A premissa básica é que quem reduzir mais emissões do que precisa poderia negociar com aqueles que têm mais dificuldade para cumprir suas próprias metas. Mas há uma série de brechas e possibilidades que poderiam tornar a negociação inócua em termos de benefícios para minimizar as mudanças climáticas.

Um das questões previstas é como fazer essa contabilidade em relação às próprias metas de cada nação. Tomemos como exemplo um país que se comprometeu a reduzir 1 bilhão de toneladas de carbono. Aí ele quer comercializar um projeto de energia solar que economizou mais 200 mil toneladas. Tecnicamente, ele não poderia abater isso da própria meta, uma vez que ele vendeu esse crédito para outro país.

Outro item em debate é o carregamento para o Acordo de Paris de créditos de carbono gerados no chamado Mecanismo de Desenvolvimento Limpo (MDL), do Protocolo de Kyoto, de 1997 - primeiro tratado que envolvia reduções de gases de efeito estufa no mundo. O Brasil, assim como os outros países em desenvolvimento, não tinha compromissos a cumprir em Kyoto. Quem tinha metas eram só os países desenvolvidos e, para ajudá-los, foi criado o MDL.

Como cortar emissões nos países ricos envolvia na época custos altos - desativar termelétricas a carvão e trocar por eólica ou solar, por exemplo - criaram o MDL para que os países ricos pudessem comprar créditos de redução de emissões de carbono em países em desenvolvimento - bem mais barato.

O Brasil inscreveu vários projetos de MDL, por exemplo de captação de metano em aterros sanitários para transformar em energia. Mas até hidrelétricas foram incluídas, como a de Jirau. Em dado momento, porém, os países ricos pararam de comprar esses créditos. E muitos deles nunca foram pagos. O ministro do Meio Ambiente, Ricardo Salles, calcula que poderia receber US$ 2,5 bilhões (cerca de R$ 10,3 bilhões). Cálculos bem menos otimistas dizem que todos os créditos gerados por vários países e que nunca foram pagos dariam no máximo US$ 400 milhões (R$ 1,6 bilhão).

Mas especialistas discordam que isso de fato seja algo devido. É um mercado de carbono que deu errado e, se isso for permitido agora, não trará ganho novo para o clima. Esse é um tema hoje defendido por Brasil e Índia.

Salles afirmou, no entanto, que o Brasil tem todo interesse em fechar um acordo.

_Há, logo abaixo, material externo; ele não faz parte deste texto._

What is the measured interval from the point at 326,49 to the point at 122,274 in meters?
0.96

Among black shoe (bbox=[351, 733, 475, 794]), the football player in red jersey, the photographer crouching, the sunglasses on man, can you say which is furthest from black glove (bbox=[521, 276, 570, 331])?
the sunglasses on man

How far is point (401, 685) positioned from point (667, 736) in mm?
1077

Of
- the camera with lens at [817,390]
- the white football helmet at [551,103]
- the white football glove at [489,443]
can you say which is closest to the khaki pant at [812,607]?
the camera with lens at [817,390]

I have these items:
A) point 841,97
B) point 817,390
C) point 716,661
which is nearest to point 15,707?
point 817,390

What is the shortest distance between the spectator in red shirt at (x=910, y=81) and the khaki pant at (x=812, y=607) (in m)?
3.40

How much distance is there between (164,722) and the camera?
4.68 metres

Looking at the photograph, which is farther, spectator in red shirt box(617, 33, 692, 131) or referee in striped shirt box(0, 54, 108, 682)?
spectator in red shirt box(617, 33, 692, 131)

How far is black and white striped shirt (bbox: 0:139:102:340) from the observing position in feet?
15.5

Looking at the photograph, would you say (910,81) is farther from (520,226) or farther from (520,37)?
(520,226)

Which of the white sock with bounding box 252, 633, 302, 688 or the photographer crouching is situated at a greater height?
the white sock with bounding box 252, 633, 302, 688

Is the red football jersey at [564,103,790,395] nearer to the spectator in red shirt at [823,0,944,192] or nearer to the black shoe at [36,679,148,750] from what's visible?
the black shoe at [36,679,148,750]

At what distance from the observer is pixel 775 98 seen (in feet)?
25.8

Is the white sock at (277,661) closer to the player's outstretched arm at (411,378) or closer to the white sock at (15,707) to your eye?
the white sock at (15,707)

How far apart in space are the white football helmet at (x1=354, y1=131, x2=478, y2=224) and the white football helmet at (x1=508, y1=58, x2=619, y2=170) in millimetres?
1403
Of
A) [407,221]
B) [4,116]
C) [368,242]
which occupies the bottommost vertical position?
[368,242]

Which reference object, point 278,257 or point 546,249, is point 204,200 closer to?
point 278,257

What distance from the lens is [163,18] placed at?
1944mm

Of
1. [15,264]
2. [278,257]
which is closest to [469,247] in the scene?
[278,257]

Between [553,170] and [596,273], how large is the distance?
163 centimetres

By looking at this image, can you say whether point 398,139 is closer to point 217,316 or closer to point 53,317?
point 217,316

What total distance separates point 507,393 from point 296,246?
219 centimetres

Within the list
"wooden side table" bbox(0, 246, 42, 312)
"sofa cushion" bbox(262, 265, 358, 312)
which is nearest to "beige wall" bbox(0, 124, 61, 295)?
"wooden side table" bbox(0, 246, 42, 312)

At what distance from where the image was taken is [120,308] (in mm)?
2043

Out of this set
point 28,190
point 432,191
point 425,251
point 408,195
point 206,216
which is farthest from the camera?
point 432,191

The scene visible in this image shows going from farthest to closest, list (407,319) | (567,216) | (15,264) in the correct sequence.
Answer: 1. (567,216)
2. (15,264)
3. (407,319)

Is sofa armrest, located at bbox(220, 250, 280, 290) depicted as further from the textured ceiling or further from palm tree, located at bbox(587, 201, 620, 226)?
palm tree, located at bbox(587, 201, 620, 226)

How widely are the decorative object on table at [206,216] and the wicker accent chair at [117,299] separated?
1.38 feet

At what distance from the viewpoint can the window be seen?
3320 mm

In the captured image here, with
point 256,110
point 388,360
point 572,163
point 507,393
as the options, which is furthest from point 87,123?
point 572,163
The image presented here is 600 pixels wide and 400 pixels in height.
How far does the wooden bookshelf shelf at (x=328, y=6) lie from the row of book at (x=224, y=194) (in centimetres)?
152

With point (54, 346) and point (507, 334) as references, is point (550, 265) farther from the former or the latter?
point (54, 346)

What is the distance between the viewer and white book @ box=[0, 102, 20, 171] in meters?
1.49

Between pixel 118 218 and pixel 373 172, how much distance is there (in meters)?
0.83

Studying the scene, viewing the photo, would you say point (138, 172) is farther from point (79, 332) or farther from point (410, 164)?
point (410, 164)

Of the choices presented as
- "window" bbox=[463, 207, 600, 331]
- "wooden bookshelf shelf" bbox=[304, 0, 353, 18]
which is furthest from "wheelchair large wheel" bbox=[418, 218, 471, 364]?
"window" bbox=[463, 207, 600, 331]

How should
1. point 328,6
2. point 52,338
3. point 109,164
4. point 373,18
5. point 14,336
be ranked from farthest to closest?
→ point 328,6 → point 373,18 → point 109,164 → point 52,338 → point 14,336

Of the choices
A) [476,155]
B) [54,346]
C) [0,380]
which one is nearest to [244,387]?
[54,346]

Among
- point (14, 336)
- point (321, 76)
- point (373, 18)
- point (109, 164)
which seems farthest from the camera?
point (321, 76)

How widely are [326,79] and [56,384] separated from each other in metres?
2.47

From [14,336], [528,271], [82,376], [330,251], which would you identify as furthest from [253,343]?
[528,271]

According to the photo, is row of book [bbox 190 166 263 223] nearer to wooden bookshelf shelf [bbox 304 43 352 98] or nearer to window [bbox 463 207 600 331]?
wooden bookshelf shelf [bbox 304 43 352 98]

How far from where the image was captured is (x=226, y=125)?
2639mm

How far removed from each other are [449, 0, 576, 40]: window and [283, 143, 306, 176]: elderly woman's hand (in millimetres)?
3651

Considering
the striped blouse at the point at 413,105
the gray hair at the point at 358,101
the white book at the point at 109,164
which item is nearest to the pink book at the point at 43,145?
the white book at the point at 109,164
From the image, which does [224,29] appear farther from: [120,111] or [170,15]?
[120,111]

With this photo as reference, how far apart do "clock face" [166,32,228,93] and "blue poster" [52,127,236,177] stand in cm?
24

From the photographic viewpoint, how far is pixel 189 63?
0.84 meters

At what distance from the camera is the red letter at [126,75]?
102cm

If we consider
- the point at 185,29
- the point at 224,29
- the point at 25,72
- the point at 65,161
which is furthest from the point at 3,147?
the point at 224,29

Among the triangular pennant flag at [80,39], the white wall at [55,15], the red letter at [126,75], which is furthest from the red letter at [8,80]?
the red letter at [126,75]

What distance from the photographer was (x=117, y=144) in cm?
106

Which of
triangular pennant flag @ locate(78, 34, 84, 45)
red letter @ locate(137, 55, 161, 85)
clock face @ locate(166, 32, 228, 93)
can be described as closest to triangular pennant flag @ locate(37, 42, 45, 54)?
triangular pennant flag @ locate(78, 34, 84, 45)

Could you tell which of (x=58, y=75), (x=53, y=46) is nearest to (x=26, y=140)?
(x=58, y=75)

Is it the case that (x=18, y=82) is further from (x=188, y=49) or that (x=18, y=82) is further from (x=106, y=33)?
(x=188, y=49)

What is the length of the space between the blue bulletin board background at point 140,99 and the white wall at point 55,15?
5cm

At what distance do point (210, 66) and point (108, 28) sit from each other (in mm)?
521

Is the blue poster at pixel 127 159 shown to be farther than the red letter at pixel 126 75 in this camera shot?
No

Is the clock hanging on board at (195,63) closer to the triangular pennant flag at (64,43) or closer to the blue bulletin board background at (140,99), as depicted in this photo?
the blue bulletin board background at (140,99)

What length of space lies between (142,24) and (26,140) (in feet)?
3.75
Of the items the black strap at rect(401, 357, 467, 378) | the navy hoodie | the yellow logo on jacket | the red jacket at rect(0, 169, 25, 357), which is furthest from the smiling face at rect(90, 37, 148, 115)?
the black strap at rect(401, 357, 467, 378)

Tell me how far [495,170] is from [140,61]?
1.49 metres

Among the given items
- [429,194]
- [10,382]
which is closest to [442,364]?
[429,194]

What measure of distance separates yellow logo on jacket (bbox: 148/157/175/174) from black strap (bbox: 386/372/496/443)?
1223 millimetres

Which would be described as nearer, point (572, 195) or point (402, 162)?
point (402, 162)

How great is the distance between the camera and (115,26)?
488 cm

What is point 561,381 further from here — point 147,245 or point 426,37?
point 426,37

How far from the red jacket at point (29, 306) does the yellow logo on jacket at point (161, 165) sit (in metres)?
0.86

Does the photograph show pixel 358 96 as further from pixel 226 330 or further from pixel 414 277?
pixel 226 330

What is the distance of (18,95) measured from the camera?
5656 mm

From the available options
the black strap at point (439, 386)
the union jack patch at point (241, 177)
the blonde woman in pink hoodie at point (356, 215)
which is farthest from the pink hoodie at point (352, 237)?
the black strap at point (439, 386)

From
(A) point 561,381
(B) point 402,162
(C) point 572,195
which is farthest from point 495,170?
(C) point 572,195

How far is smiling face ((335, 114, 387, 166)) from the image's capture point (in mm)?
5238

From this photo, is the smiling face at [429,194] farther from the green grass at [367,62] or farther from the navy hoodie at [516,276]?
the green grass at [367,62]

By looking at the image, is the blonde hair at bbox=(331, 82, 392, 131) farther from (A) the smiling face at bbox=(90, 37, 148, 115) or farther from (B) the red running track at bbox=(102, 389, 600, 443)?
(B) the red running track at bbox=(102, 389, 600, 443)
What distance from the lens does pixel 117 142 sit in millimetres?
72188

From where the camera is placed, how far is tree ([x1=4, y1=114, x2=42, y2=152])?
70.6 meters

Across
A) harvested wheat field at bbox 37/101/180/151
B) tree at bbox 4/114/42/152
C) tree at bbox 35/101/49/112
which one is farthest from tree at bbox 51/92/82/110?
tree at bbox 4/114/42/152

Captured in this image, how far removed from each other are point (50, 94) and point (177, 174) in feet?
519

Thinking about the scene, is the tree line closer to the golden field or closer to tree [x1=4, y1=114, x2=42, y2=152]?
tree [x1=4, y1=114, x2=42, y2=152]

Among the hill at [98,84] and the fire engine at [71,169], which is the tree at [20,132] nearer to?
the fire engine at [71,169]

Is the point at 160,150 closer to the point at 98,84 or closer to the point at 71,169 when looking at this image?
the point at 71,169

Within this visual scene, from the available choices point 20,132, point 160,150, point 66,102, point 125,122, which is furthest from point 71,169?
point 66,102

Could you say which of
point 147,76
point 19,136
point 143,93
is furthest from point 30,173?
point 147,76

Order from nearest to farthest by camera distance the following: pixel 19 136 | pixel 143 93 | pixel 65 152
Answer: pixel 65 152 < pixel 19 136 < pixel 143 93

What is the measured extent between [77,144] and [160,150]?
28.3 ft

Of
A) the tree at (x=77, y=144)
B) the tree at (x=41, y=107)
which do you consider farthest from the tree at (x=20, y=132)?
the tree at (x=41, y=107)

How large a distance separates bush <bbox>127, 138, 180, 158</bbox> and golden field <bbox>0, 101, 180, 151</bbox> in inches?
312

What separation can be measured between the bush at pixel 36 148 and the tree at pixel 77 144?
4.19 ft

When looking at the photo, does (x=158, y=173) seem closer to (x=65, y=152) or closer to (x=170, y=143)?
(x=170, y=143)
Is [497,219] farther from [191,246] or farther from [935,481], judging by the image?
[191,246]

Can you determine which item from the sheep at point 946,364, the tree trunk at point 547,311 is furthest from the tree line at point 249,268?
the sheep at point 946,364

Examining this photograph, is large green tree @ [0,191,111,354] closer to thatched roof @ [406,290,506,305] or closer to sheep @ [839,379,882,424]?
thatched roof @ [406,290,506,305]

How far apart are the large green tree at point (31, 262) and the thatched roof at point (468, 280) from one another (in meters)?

"Sob qualquer aspecto, nós queremos um acordo. Somos transigentes em todos os aspectos. Viemos para fazer um acordo que seja bom para o Brasil. Queremos receber o maior volume em razão dos créditos que temos. É o grande objetivo."

Essa negociação, porém, não deve ser simples e muito provavelmente a COP vai se estender até sábado em Madri. Nos últimos dois dias praticamente não houve nenhum avanço nas negociações e ninguém nos corredores do centro de convenções acreditava até esta quinta de que um acordo seria alcançado ainda nesta sexta.

Salles critica meta brasileira no Acordo de Paris e diz que foi 'cortesia com chapéu dos outros'

Quando o Brasil se comprometeu a colaborar com os esforços mundiais para combater as mudanças climáticas, disse ser capaz de reduzir suas emissões de gases de efeito estufa em 43% até 2030 sem necessidade de ajuda externa. O País, cuja principal fonte do problema é historicamente o desmatamento da Amazônia, comprometeu-se a zerar o desmate ilegal até aquele ano.

Isso foi em 2015, quando o Acordo de Paris foi fechado. O governo era de Dilma Rousseff. A ministra do Meio Ambiente era Izabella Teixeira. Hoje, na gestão Bolsonaro, o ministro à frente da pasta, Ricardo Salles, cobra ajuda dos países ricos para atingir essas metas climáticas.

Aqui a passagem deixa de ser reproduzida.